**Exercise details:**
Without omitting anything, copy every entry word for word.
[Exercise input Boundary: Start]
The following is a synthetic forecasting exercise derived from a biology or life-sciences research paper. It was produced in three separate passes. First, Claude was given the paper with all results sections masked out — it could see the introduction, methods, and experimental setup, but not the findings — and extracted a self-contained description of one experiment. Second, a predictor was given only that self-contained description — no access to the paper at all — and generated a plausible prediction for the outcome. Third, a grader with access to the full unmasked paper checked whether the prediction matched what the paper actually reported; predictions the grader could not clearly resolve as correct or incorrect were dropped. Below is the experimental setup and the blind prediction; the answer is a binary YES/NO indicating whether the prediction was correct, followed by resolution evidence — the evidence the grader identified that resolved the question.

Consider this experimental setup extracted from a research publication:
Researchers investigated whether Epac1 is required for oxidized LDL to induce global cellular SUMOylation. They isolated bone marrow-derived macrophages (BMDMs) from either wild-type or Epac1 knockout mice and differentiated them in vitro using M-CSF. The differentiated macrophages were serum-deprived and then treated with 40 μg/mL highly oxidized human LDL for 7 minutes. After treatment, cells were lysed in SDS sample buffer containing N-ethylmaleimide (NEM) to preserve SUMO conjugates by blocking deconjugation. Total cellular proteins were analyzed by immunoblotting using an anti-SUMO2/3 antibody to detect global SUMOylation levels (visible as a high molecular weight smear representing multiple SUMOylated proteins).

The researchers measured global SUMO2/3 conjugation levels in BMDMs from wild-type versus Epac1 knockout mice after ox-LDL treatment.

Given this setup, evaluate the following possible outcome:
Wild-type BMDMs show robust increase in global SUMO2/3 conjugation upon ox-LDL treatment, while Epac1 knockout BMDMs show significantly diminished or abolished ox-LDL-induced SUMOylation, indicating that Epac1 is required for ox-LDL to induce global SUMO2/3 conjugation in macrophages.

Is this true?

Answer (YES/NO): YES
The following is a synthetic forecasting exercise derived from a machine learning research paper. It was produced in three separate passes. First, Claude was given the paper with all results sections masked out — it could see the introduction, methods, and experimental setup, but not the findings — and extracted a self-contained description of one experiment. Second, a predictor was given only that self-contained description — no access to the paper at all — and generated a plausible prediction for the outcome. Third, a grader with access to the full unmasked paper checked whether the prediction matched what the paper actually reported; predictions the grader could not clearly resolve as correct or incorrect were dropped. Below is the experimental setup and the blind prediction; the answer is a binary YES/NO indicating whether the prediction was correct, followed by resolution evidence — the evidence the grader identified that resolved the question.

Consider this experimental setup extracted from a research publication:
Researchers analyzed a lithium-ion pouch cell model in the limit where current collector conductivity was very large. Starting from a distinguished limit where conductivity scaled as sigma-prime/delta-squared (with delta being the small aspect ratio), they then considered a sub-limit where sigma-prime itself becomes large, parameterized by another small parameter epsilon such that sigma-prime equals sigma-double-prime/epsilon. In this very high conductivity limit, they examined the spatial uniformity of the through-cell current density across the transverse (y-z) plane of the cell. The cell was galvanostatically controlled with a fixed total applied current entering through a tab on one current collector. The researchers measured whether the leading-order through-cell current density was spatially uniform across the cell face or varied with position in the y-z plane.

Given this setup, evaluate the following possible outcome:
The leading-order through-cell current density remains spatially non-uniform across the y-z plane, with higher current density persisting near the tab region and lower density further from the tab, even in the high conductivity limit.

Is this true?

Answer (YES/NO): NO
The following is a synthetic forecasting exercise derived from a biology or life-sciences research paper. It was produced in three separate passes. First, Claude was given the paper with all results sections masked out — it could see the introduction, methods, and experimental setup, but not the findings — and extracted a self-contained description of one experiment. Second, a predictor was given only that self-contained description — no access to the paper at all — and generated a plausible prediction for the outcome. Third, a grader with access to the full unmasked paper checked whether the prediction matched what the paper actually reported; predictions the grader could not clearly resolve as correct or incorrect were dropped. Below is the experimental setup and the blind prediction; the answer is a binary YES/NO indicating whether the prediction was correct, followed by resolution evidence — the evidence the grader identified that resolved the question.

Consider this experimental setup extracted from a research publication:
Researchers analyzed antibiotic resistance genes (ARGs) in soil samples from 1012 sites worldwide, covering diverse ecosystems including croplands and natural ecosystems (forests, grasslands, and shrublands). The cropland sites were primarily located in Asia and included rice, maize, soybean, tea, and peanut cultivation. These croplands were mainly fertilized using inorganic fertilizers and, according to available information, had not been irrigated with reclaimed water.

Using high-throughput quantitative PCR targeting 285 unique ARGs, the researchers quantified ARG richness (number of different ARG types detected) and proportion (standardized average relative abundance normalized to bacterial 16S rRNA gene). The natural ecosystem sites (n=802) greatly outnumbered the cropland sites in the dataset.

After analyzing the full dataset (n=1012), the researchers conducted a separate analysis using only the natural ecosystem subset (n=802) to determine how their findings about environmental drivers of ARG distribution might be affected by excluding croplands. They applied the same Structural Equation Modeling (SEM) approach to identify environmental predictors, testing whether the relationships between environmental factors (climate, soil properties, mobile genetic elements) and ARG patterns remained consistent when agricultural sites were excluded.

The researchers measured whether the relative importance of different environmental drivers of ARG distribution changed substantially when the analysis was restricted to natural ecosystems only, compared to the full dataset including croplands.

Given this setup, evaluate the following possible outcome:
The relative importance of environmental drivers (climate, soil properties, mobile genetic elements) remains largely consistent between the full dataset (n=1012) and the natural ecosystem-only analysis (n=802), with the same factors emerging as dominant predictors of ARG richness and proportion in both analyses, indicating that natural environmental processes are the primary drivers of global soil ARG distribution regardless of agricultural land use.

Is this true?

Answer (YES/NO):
[Exercise input Boundary: End]
**Written solution:**
The following is a synthetic forecasting exercise derived from a biology or life-sciences research paper. It was produced in three separate passes. First, Claude was given the paper with all results sections masked out — it could see the introduction, methods, and experimental setup, but not the findings — and extracted a self-contained description of one experiment. Second, a predictor was given only that self-contained description — no access to the paper at all — and generated a plausible prediction for the outcome. Third, a grader with access to the full unmasked paper checked whether the prediction matched what the paper actually reported; predictions the grader could not clearly resolve as correct or incorrect were dropped. Below is the experimental setup and the blind prediction; the answer is a binary YES/NO indicating whether the prediction was correct, followed by resolution evidence — the evidence the grader identified that resolved the question.

Consider this experimental setup extracted from a research publication:
Researchers investigated whether Epac1 is required for oxidized LDL to induce global cellular SUMOylation. They isolated bone marrow-derived macrophages (BMDMs) from either wild-type or Epac1 knockout mice and differentiated them in vitro using M-CSF. The differentiated macrophages were serum-deprived and then treated with 40 μg/mL highly oxidized human LDL for 7 minutes. After treatment, cells were lysed in SDS sample buffer containing N-ethylmaleimide (NEM) to preserve SUMO conjugates by blocking deconjugation. Total cellular proteins were analyzed by immunoblotting using an anti-SUMO2/3 antibody to detect global SUMOylation levels (visible as a high molecular weight smear representing multiple SUMOylated proteins).

The researchers measured global SUMO2/3 conjugation levels in BMDMs from wild-type versus Epac1 knockout mice after ox-LDL treatment.

Given this setup, evaluate the following possible outcome:
Wild-type BMDMs show robust increase in global SUMO2/3 conjugation upon ox-LDL treatment, while Epac1 knockout BMDMs show significantly diminished or abolished ox-LDL-induced SUMOylation, indicating that Epac1 is required for ox-LDL to induce global SUMO2/3 conjugation in macrophages.

Is this true?

Answer (YES/NO): YES
The following is a synthetic forecasting exercise derived from a machine learning research paper. It was produced in three separate passes. First, Claude was given the paper with all results sections masked out — it could see the introduction, methods, and experimental setup, but not the findings — and extracted a self-contained description of one experiment. Second, a predictor was given only that self-contained description — no access to the paper at all — and generated a plausible prediction for the outcome. Third, a grader with access to the full unmasked paper checked whether the prediction matched what the paper actually reported; predictions the grader could not clearly resolve as correct or incorrect were dropped. Below is the experimental setup and the blind prediction; the answer is a binary YES/NO indicating whether the prediction was correct, followed by resolution evidence — the evidence the grader identified that resolved the question.

Consider this experimental setup extracted from a research publication:
Researchers analyzed a lithium-ion pouch cell model in the limit where current collector conductivity was very large. Starting from a distinguished limit where conductivity scaled as sigma-prime/delta-squared (with delta being the small aspect ratio), they then considered a sub-limit where sigma-prime itself becomes large, parameterized by another small parameter epsilon such that sigma-prime equals sigma-double-prime/epsilon. In this very high conductivity limit, they examined the spatial uniformity of the through-cell current density across the transverse (y-z) plane of the cell. The cell was galvanostatically controlled with a fixed total applied current entering through a tab on one current collector. The researchers measured whether the leading-order through-cell current density was spatially uniform across the cell face or varied with position in the y-z plane.

Given this setup, evaluate the following possible outcome:
The leading-order through-cell current density remains spatially non-uniform across the y-z plane, with higher current density persisting near the tab region and lower density further from the tab, even in the high conductivity limit.

Is this true?

Answer (YES/NO): NO
The following is a synthetic forecasting exercise derived from a biology or life-sciences research paper. It was produced in three separate passes. First, Claude was given the paper with all results sections masked out — it could see the introduction, methods, and experimental setup, but not the findings — and extracted a self-contained description of one experiment. Second, a predictor was given only that self-contained description — no access to the paper at all — and generated a plausible prediction for the outcome. Third, a grader with access to the full unmasked paper checked whether the prediction matched what the paper actually reported; predictions the grader could not clearly resolve as correct or incorrect were dropped. Below is the experimental setup and the blind prediction; the answer is a binary YES/NO indicating whether the prediction was correct, followed by resolution evidence — the evidence the grader identified that resolved the question.

Consider this experimental setup extracted from a research publication:
Researchers analyzed antibiotic resistance genes (ARGs) in soil samples from 1012 sites worldwide, covering diverse ecosystems including croplands and natural ecosystems (forests, grasslands, and shrublands). The cropland sites were primarily located in Asia and included rice, maize, soybean, tea, and peanut cultivation. These croplands were mainly fertilized using inorganic fertilizers and, according to available information, had not been irrigated with reclaimed water.

Using high-throughput quantitative PCR targeting 285 unique ARGs, the researchers quantified ARG richness (number of different ARG types detected) and proportion (standardized average relative abundance normalized to bacterial 16S rRNA gene). The natural ecosystem sites (n=802) greatly outnumbered the cropland sites in the dataset.

After analyzing the full dataset (n=1012), the researchers conducted a separate analysis using only the natural ecosystem subset (n=802) to determine how their findings about environmental drivers of ARG distribution might be affected by excluding croplands. They applied the same Structural Equation Modeling (SEM) approach to identify environmental predictors, testing whether the relationships between environmental factors (climate, soil properties, mobile genetic elements) and ARG patterns remained consistent when agricultural sites were excluded.

The researchers measured whether the relative importance of different environmental drivers of ARG distribution changed substantially when the analysis was restricted to natural ecosystems only, compared to the full dataset including croplands.

Given this setup, evaluate the following possible outcome:
The relative importance of environmental drivers (climate, soil properties, mobile genetic elements) remains largely consistent between the full dataset (n=1012) and the natural ecosystem-only analysis (n=802), with the same factors emerging as dominant predictors of ARG richness and proportion in both analyses, indicating that natural environmental processes are the primary drivers of global soil ARG distribution regardless of agricultural land use.

Is this true?

Answer (YES/NO):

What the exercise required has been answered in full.